## [Problem]
Please change each "blurred background" to "hazy background" in the listing, starting at its first line and stopping after the line that contains "Answer: point (169, 300)". Give those lines again with nothing else altered.

*****

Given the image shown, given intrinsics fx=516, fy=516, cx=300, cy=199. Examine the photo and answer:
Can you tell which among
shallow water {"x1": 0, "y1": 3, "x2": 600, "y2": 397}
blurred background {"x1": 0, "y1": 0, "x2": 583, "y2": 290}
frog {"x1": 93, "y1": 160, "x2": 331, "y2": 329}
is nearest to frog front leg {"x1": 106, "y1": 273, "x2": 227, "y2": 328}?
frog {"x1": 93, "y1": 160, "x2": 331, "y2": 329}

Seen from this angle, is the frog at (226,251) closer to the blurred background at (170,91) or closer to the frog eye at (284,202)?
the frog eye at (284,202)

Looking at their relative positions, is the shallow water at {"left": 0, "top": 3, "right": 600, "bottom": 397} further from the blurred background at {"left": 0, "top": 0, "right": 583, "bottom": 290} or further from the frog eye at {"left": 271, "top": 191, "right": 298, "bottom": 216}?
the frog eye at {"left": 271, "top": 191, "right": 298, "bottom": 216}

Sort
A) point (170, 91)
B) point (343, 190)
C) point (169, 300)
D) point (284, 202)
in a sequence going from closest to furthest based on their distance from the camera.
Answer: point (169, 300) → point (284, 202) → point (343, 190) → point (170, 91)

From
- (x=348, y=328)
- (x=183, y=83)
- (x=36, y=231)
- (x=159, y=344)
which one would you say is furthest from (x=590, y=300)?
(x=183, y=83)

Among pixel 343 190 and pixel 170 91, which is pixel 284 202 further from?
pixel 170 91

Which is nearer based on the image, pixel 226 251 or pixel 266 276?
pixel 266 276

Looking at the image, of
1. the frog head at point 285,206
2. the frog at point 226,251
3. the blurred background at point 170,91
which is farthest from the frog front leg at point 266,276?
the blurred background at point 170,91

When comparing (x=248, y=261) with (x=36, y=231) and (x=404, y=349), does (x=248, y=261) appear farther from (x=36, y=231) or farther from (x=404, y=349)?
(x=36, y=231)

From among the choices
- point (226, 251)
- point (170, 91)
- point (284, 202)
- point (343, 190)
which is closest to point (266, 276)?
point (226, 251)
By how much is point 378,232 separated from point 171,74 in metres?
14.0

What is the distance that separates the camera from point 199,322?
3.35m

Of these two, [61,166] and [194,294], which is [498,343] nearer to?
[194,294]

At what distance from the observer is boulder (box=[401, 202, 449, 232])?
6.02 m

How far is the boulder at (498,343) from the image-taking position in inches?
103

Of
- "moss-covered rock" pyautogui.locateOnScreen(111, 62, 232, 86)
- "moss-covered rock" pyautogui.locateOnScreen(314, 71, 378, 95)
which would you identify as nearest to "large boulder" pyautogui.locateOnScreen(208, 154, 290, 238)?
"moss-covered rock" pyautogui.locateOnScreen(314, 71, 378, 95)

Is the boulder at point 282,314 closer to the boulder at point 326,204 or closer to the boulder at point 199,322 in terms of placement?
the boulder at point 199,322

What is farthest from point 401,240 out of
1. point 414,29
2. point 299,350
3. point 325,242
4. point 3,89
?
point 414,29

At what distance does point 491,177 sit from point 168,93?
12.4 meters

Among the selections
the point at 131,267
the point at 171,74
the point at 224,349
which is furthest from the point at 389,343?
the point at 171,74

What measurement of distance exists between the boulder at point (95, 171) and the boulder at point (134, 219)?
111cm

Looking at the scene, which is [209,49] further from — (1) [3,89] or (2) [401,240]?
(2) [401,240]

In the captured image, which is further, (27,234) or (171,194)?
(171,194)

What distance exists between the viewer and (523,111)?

*****

## [Written solution]
Given the image shown, given intrinsics fx=516, fy=516, cx=300, cy=199. Examine the photo and answer:
Can you tell which among
shallow water {"x1": 0, "y1": 3, "x2": 600, "y2": 397}
hazy background {"x1": 0, "y1": 0, "x2": 583, "y2": 290}
frog {"x1": 93, "y1": 160, "x2": 331, "y2": 329}
is nearest to frog front leg {"x1": 106, "y1": 273, "x2": 227, "y2": 328}?
frog {"x1": 93, "y1": 160, "x2": 331, "y2": 329}

Seen from this angle, is the frog at (226,251) closer to the hazy background at (170,91) or closer to the frog eye at (284,202)?
the frog eye at (284,202)

Looking at their relative positions, is the shallow water at {"left": 0, "top": 3, "right": 600, "bottom": 397} further from the hazy background at {"left": 0, "top": 0, "right": 583, "bottom": 290} or further from the frog eye at {"left": 271, "top": 191, "right": 298, "bottom": 216}?
the frog eye at {"left": 271, "top": 191, "right": 298, "bottom": 216}

Sort
A) point (170, 91)
B) point (343, 190)
C) point (169, 300)
D) point (284, 202)
in a sequence going from closest to furthest based on their distance from the camera.
Answer: point (169, 300) → point (284, 202) → point (343, 190) → point (170, 91)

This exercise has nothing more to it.